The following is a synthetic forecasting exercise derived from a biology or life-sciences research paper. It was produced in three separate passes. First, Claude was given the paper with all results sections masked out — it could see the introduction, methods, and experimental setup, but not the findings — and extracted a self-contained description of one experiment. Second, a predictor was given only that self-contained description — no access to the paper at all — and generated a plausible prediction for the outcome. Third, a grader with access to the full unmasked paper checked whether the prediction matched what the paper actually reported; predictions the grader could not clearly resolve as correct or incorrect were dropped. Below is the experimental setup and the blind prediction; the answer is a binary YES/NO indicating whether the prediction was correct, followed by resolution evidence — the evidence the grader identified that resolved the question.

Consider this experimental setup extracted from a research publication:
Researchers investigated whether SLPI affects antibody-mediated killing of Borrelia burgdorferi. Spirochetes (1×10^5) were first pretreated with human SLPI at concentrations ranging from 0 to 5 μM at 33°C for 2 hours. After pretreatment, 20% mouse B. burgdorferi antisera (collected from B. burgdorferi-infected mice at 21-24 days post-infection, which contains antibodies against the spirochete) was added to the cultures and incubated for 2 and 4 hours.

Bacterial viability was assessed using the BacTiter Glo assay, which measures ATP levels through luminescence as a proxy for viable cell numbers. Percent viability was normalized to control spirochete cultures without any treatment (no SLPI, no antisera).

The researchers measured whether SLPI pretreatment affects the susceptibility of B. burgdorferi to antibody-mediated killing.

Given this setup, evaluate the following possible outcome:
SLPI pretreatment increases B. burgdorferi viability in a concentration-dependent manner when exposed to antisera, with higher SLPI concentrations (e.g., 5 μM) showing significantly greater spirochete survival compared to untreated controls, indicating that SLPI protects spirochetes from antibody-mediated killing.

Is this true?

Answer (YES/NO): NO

■ **TASK OBJECTIVE**: Would you give the listing again, word for word?

■ **EXERCISE ANSWER**:
The following is a synthetic forecasting exercise derived from a biology or life-sciences research paper. It was produced in three separate passes. First, Claude was given the paper with all results sections masked out — it could see the introduction, methods, and experimental setup, but not the findings — and extracted a self-contained description of one experiment. Second, a predictor was given only that self-contained description — no access to the paper at all — and generated a plausible prediction for the outcome. Third, a grader with access to the full unmasked paper checked whether the prediction matched what the paper actually reported; predictions the grader could not clearly resolve as correct or incorrect were dropped. Below is the experimental setup and the blind prediction; the answer is a binary YES/NO indicating whether the prediction was correct, followed by resolution evidence — the evidence the grader identified that resolved the question.

Consider this experimental setup extracted from a research publication:
Researchers investigated whether SLPI affects antibody-mediated killing of Borrelia burgdorferi. Spirochetes (1×10^5) were first pretreated with human SLPI at concentrations ranging from 0 to 5 μM at 33°C for 2 hours. After pretreatment, 20% mouse B. burgdorferi antisera (collected from B. burgdorferi-infected mice at 21-24 days post-infection, which contains antibodies against the spirochete) was added to the cultures and incubated for 2 and 4 hours.

Bacterial viability was assessed using the BacTiter Glo assay, which measures ATP levels through luminescence as a proxy for viable cell numbers. Percent viability was normalized to control spirochete cultures without any treatment (no SLPI, no antisera).

The researchers measured whether SLPI pretreatment affects the susceptibility of B. burgdorferi to antibody-mediated killing.

Given this setup, evaluate the following possible outcome:
SLPI pretreatment increases B. burgdorferi viability in a concentration-dependent manner when exposed to antisera, with higher SLPI concentrations (e.g., 5 μM) showing significantly greater spirochete survival compared to untreated controls, indicating that SLPI protects spirochetes from antibody-mediated killing.

Is this true?

Answer (YES/NO): NO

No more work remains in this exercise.